In Most Conflicts of Ideas, Socratic Dialogue Beats Research

There are so many controversial issues in our world right now, and so many people who want to change the way we think, see, speak, feel, and live because of them.

I’m not an expert on COVID, not an expert on climate change, not an expert on China, not an expert on interracial and intersex relations, etc. I have my ideas and strong beliefs, sure. And yes, I should try to learn as much as is practicable about the issues that matter. But I must also realize that it would take a lifetime to gain the full data picture on any of these issues. And I also realize that any attempts at data gathering are especially colored now by strong bias, censorship (political or otherwise), hatred, and fear.

What’s a thinker to do? Maybe a cautious agnosticism is justified, but the vehement ideologies now held by most people won’t really allow for aloofness, particularly on issues with consequences for political freedom.
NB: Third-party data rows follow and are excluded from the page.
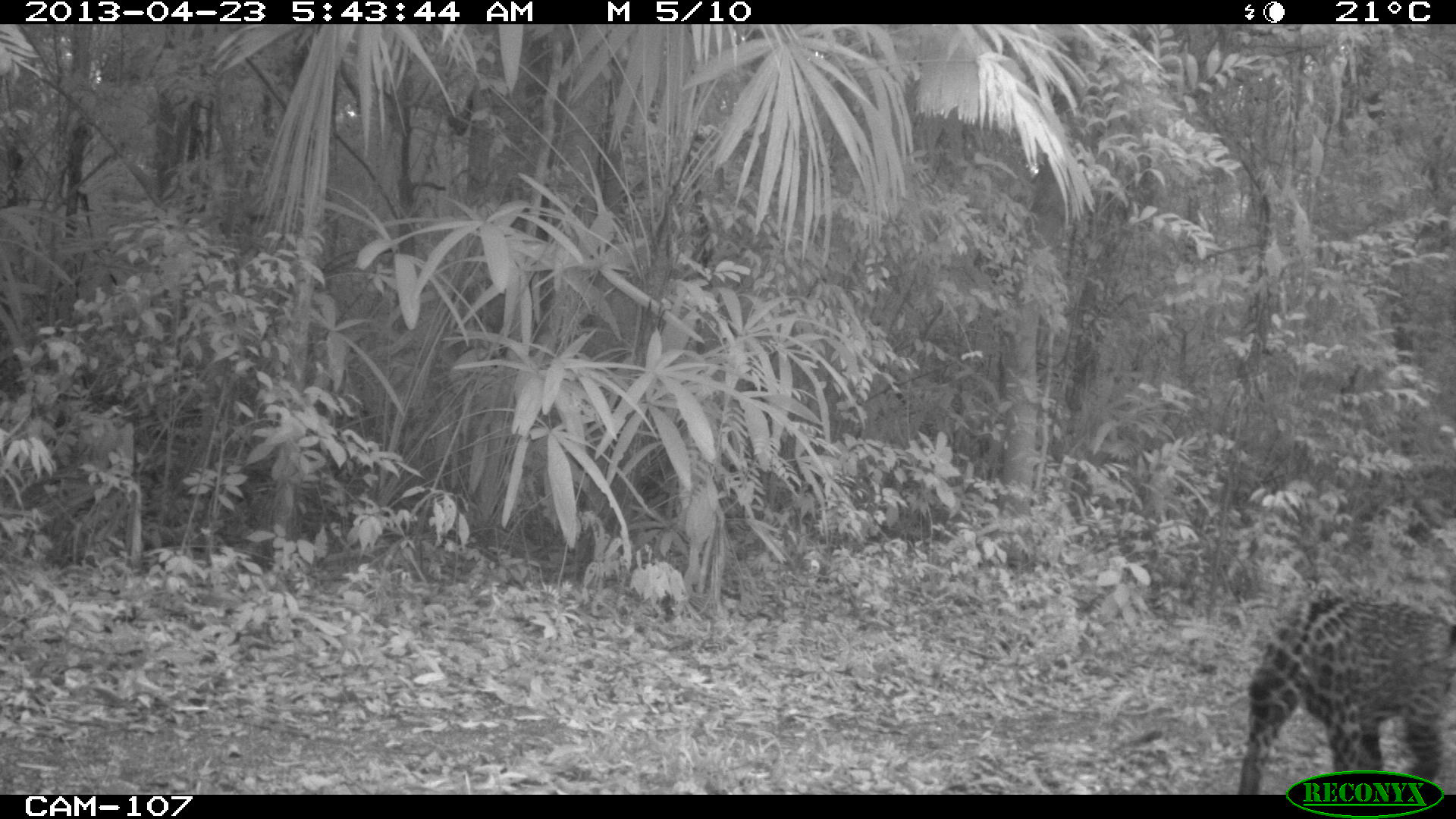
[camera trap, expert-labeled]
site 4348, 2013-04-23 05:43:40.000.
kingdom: Animalia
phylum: Chordata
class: Mammalia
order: Carnivora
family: Felidae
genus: Panthera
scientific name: Panthera onca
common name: jaguar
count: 1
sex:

If you wish to check anti-freedom ideologies,, you’re going to have to do some challenging.

But if it’s not realistic to expect the average person to dig into history and scientific studies in a rigorous way, what is the right approach?
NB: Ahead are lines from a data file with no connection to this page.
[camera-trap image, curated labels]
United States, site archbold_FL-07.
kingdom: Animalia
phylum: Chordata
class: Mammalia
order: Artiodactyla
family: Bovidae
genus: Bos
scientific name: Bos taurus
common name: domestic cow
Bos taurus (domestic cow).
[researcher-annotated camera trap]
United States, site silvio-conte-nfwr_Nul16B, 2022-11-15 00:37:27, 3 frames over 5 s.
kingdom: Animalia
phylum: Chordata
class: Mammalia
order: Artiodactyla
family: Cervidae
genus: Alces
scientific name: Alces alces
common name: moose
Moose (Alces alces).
In my experience, a Socratic dialogue style works best. Ask good questions, See what facts (or evidence thereof) your opponent puts forward. Unless you have opposing evidence, don’t worry so much about hurriedly Googling some confirmation of your own side. Accept their evidence. But question their premises or conclusions.
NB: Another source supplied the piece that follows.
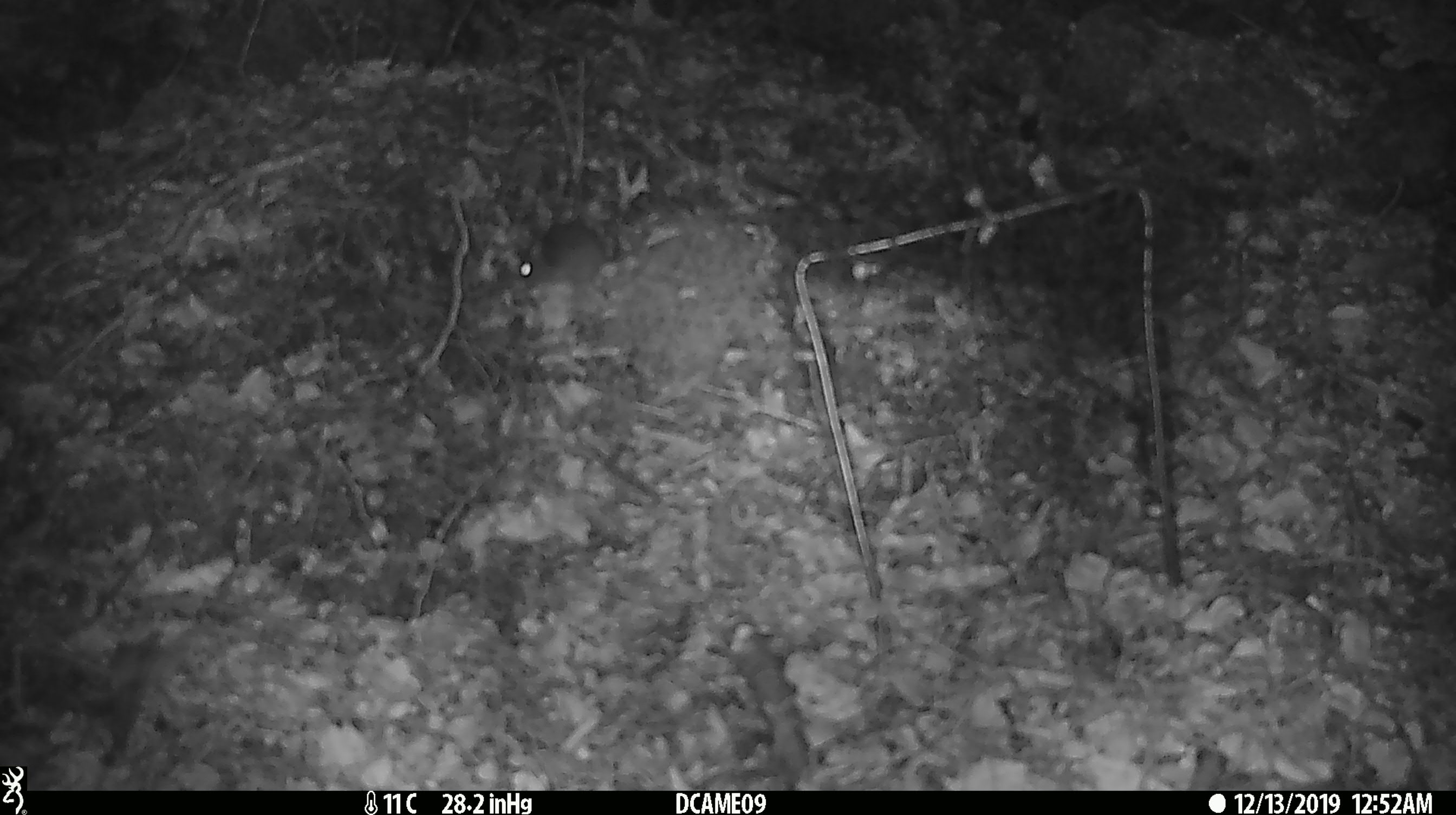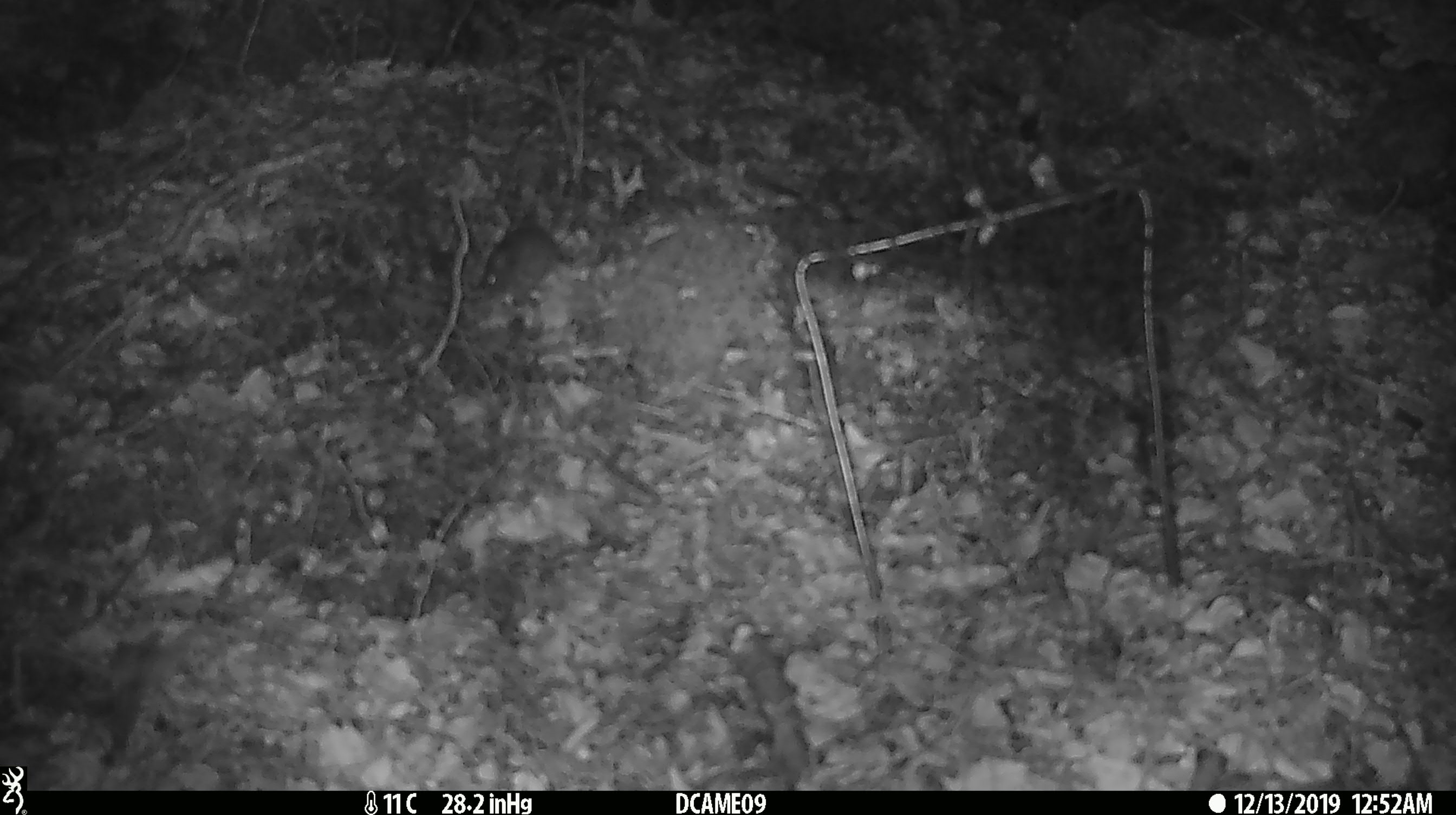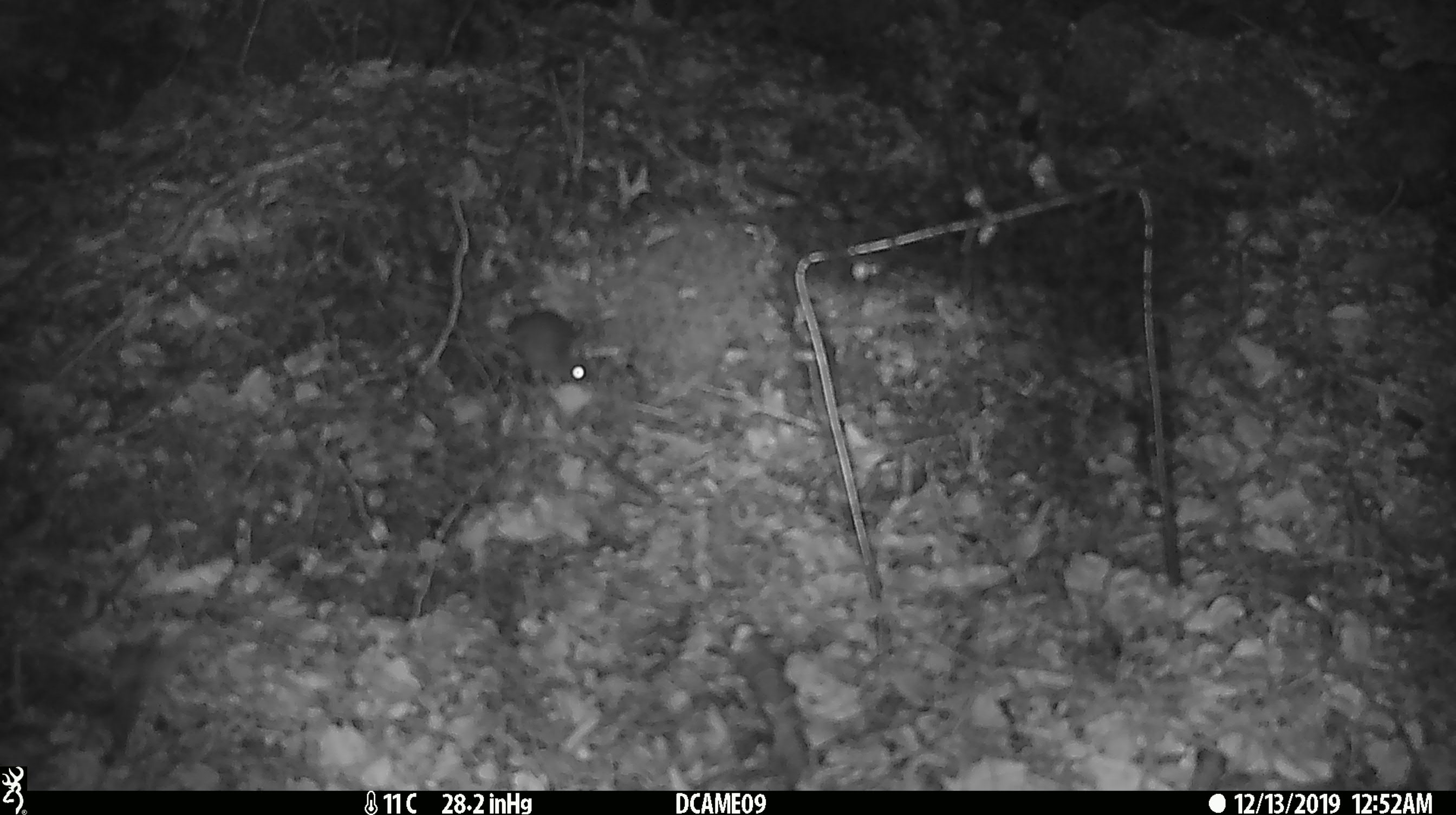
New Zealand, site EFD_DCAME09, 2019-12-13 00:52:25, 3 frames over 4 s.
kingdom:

It is far more efficient to deal with identifying the errors in logic than the errors in fact (though correcting all kinds of errors are important). Logic works by a series of first principles that everyone can learn and no one can evade. Contradictions, fallacies, false equivalencies, and other errors in thinking are much easier to dislodge than disputes over evidence (often evidence can be ambiguous).

The other benefit to accepting your opponent’s evidence – conditionally, at least – is to make the truth-seeking process a bit less combative. Combative discussions rarely lead to a change in shared understanding. Try to listen and look for truth in the other person’s statements, then dismantle the bad connections of logic. If there are errors of fact, those can be fixed next.